泉水の頬と顎は青く変色しており、ガーゼを貼るため見ていた朔那は指で軽くつついていた。
久遠寺のところへ乗り込み柚香を連れてきた泉水が行平校長に2発殴られた痕である。

「朔那、その馬鹿は放っておいて構わん」

吐き捨てられた言葉に泉水は兄が本気で怒っていることを悟り、苦笑いで誤魔化すしかない。

『父様、あまり怒らないであげて。
確かに後先考えない鉄砲玉みたいな行動だったし調査結果を暴露するっていうのもどうかと思うけど』

「朔那の言葉が一番刺さるわー…」

『…泉水なら柚香を助けてくれると思って、私もお願いしちゃったの』

ごめんね、泉水。ありがとう。

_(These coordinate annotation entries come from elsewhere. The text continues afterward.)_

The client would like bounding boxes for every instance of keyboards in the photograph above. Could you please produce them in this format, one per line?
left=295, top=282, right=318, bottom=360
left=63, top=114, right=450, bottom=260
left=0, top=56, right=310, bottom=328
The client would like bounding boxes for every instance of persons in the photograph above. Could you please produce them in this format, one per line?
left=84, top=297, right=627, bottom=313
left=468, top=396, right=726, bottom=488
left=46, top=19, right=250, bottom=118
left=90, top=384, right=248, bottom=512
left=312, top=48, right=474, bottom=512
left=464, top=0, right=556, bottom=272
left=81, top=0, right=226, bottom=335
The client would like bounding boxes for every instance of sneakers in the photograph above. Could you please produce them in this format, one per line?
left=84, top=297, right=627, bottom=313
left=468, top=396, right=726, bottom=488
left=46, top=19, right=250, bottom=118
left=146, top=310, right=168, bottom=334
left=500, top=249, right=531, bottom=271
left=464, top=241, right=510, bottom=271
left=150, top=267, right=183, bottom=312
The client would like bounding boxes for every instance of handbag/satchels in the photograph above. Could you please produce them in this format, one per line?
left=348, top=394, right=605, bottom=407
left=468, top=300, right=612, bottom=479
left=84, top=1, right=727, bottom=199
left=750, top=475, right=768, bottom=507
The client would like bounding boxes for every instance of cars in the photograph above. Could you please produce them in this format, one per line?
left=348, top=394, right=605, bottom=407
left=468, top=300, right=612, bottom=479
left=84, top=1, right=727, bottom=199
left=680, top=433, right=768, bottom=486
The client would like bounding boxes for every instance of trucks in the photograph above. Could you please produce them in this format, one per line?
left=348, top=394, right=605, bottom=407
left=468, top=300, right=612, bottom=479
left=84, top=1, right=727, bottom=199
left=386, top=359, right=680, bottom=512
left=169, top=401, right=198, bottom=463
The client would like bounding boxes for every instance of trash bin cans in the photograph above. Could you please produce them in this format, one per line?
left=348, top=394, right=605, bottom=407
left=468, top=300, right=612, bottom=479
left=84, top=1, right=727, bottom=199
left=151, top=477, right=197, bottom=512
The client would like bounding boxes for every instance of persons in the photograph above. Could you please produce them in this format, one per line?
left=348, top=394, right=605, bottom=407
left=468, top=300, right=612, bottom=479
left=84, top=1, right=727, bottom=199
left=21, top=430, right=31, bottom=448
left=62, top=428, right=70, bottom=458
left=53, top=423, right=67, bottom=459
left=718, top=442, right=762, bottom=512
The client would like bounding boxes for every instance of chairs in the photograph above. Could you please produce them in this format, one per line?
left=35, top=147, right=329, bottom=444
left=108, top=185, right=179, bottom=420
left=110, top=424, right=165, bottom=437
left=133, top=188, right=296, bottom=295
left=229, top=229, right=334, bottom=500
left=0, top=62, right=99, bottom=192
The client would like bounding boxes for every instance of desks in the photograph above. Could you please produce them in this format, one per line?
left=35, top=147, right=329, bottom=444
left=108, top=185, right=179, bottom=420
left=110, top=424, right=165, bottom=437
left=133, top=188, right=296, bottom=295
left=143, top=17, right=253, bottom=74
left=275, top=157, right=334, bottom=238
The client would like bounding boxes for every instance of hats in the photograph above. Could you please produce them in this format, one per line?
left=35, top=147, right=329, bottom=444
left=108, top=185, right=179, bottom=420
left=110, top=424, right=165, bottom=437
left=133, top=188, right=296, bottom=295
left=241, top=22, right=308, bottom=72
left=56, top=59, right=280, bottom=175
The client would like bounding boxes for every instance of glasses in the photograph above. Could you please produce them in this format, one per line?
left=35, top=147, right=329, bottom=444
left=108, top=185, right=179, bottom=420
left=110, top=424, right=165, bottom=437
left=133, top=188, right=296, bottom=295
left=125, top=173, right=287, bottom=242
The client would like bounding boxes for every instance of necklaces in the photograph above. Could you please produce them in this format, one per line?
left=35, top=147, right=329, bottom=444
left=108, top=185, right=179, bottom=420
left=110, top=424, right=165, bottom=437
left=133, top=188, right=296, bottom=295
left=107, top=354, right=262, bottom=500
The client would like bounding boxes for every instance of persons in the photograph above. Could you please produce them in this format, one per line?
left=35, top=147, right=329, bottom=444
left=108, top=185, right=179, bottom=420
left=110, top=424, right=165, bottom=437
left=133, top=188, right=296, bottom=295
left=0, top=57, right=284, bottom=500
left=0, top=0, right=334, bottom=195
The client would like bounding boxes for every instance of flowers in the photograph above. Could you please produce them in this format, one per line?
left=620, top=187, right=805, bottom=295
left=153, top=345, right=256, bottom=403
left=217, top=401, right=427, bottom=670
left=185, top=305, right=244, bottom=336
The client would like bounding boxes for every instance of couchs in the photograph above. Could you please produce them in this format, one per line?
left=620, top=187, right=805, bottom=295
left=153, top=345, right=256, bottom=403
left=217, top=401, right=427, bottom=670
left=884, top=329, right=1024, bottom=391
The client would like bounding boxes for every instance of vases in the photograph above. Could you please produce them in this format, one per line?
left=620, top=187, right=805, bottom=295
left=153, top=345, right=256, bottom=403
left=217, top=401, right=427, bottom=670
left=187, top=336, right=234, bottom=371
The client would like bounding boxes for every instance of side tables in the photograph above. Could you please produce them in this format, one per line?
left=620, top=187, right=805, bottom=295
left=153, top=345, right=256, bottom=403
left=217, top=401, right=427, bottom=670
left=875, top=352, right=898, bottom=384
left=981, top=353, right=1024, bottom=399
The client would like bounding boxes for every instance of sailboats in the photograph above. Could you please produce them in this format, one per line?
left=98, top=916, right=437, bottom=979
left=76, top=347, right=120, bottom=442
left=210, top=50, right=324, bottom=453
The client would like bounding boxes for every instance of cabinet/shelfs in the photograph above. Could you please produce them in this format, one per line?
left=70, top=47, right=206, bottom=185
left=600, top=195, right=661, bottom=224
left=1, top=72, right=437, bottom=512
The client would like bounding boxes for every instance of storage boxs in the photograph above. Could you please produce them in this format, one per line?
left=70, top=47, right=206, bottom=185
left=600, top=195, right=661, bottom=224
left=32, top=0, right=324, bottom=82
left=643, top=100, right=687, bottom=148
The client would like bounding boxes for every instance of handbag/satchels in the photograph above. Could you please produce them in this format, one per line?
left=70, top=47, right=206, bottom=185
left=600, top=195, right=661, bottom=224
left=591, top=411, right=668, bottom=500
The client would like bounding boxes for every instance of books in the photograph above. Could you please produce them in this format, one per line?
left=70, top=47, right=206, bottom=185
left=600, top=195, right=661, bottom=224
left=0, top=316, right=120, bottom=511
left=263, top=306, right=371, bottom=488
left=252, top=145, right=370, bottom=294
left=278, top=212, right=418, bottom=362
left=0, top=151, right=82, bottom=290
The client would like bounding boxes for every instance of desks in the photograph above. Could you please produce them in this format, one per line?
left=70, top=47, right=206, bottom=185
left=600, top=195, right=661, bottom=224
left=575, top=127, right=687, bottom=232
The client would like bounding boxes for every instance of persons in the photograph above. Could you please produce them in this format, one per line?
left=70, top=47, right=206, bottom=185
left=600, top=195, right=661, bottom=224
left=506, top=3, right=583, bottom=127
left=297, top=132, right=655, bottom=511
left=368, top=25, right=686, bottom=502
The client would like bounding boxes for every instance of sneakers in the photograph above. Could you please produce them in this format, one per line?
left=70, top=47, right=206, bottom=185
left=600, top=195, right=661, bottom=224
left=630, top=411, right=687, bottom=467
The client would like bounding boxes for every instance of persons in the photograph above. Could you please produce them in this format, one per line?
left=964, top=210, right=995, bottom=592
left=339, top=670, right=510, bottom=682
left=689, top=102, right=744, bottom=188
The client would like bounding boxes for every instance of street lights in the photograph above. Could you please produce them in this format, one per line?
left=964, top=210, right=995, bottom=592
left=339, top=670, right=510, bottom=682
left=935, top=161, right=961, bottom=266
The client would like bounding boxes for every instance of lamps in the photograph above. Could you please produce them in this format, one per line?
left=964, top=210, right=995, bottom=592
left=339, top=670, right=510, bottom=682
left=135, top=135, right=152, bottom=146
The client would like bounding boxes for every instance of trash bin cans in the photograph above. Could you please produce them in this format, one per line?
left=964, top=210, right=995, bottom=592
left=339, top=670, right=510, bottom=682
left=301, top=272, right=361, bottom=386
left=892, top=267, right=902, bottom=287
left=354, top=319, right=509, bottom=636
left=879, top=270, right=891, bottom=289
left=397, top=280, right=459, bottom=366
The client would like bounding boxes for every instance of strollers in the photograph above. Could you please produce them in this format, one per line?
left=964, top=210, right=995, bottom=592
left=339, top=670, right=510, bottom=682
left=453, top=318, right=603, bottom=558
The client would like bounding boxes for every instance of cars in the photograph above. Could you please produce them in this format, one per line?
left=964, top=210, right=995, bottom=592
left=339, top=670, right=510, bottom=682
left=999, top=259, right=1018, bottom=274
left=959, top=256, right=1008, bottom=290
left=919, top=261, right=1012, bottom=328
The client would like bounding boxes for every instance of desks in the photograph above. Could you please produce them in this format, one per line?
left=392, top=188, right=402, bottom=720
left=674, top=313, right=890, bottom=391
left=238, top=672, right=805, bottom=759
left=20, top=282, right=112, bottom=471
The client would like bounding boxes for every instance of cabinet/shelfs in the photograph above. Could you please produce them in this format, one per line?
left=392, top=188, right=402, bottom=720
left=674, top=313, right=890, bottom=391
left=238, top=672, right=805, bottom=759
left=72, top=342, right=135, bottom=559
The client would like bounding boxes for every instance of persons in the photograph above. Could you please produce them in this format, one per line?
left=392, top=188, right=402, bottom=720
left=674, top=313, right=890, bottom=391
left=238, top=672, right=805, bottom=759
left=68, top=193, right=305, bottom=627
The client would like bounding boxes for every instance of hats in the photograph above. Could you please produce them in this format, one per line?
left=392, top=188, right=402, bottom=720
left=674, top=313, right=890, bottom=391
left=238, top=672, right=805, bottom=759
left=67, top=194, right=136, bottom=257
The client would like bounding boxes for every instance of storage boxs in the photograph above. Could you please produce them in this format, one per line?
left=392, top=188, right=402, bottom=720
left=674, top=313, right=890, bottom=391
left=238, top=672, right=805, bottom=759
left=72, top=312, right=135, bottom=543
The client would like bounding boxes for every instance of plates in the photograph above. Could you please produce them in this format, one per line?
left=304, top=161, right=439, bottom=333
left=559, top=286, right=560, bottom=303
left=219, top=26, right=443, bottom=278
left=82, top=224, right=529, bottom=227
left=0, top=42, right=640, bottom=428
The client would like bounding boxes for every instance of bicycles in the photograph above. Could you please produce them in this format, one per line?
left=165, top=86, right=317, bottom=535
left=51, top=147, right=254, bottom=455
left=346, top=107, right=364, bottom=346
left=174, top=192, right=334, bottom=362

と感謝と謝罪を込めてぎゅう、と肩に顔を埋めて抱きつく朔那に泉水は微笑んで背中を優しくたたく。
その様子に一巳もこれ以上怒るに怒れなくなってしまい、息を吐いて高ぶる気を沈めようと試みた。
泉水の手当を終えて離れた朔那は今度はため息をつく一巳に同じように抱きついた。
ごめんなさい、と呟く愛娘にもういい、と答えながら頭を優しくなでつけた。

そして話題は今後の柚香のことに。
彼女をどうやって匿うか、ということに一巳は一つアテがあると言って朔那を見つめた。

「恐らくすこし協力してもらうことになる」

『父様や泉水、柚香の力になれるなら』

躊躇うことなく応える朔那にすこし苦笑を零した。
翌日、話は一応通してあるという一巳の言葉に朔那と泉水、柚香が向かったのは中等部校長が構える花姫殿だった。
まず姫宮が早々に顔を歪めながら泉水に皮肉を並べ、次に馬鹿にしているであろう踊りを要求した。
見るに耐えない踊りを披露する泉水の心意気に朔那は思わず拍手をした。





花姫殿を後にした朔那は一巳に報告をしてから、二人に遅れて特力の教室へと向かっていた。
途中、服装を乱した男子生徒とすれ違ったが、何があったのかは簡単に予想がついた。

『馨、また襲おうとしたの?あ、2人とも見つけた』

「あら朔那。こっちおいでー」

『服をちゃんと着たらね』

「五十嵐ぃ、朔那まで喰おうとしてんじゃねえよ」

ひょっこりと顔を覗かせた朔那に薫はハートを飛ばす勢いでソファの空いている箇所をたたいて誘うが、シャツをはだけたままの馨に朔那は笑顔で首を振った。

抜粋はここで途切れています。